El Gobierno nacional votó en contra de una resolución impulsada en la Organización de las Naciones Unidas que califica la trata de esclavos y la esclavitud como “el crimen de lesa humanidad más grave” de la historia. La votación se dio en la Asamblea General, donde la iniciativa obtuvo un amplio respaldo internacional.
Según se informó oficialmente, el texto fue aprobado con 123 votos a favor, 3 en contra —entre ellos Argentina, Estados Unidos e Israel— y 52 abstenciones.
La resolución fue presentada por una coalición de países de África, el Caribe y América Latina, y reconoce que la trata transatlántica de africanos esclavizados y el sistema de esclavitud racializada constituyen una violación del derecho internacional cuyos efectos persisten hasta la actualidad.
El documento señala que este sistema, vigente durante más de cuatro siglos, se caracterizó por su escala, brutalidad y carácter estructural, al punto de configurar una de las injusticias más profundas y duraderas de la humanidad. También sostiene que se trató del primer régimen global que estableció la cosificación de personas como propiedad hereditaria y permanente.
Además, repasa antecedentes históricos y jurídicos que legitimaron la esclavitud, como normativas europeas y coloniales que definían a las personas esclavizadas como bienes, y principios legales que permitían la transmisión hereditaria de esa condición.
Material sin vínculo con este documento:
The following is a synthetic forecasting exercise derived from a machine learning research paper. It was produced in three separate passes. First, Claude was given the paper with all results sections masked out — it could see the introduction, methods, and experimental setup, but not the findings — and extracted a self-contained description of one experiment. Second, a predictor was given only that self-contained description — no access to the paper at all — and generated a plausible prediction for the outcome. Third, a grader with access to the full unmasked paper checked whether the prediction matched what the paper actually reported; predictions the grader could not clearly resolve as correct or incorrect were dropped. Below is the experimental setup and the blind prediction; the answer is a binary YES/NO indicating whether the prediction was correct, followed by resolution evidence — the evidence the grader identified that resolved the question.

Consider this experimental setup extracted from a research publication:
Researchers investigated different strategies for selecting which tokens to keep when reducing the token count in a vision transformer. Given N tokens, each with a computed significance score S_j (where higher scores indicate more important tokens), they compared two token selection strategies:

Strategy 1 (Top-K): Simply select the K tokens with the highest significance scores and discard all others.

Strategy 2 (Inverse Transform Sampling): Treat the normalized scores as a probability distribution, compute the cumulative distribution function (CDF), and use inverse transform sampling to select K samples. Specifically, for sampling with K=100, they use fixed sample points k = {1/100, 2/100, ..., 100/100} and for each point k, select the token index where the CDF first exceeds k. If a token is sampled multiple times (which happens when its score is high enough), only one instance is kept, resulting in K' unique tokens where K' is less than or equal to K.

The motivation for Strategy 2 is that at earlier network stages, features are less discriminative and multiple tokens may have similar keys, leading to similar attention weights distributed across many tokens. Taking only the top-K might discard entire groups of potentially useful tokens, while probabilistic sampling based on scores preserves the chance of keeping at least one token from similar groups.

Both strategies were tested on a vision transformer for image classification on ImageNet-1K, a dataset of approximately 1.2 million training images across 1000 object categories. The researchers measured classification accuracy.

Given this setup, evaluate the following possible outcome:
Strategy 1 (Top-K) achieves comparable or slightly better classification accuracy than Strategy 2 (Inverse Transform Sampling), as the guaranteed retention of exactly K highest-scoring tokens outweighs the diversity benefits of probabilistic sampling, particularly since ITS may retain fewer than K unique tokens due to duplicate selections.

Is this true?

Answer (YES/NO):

Uno de los puntos centrales del texto es la imprescriptibilidad de estos delitos. La Asamblea reafirmó que los crímenes vinculados a la esclavitud no prescriben y que los Estados tienen la responsabilidad de reparar los daños ocasionados. En ese marco, se promueve un diálogo internacional orientado a la justicia reparadora, que contemple disculpas formales, indemnizaciones y políticas contra la discriminación estructural.
La resolución también pone el foco en el impacto diferencial sobre mujeres y niñas africanas, quienes fueron sometidas a formas específicas de violencia, como la explotación sexual y la reproducción forzada. Asimismo, destaca las múltiples formas de resistencia de las personas esclavizadas a lo largo de la historia.
Entre otras medidas, el texto solicita fortalecer políticas educativas, preservar la memoria histórica y avanzar en la restitución de bienes culturales a sus países de origen.
La aprobación de esta iniciativa se enmarca en el Segundo Decenio Internacional de los Afrodescendientes (2025-2034) y en la proximidad del centenario de la Convención para la Supresión de la Trata de Esclavos de 1926.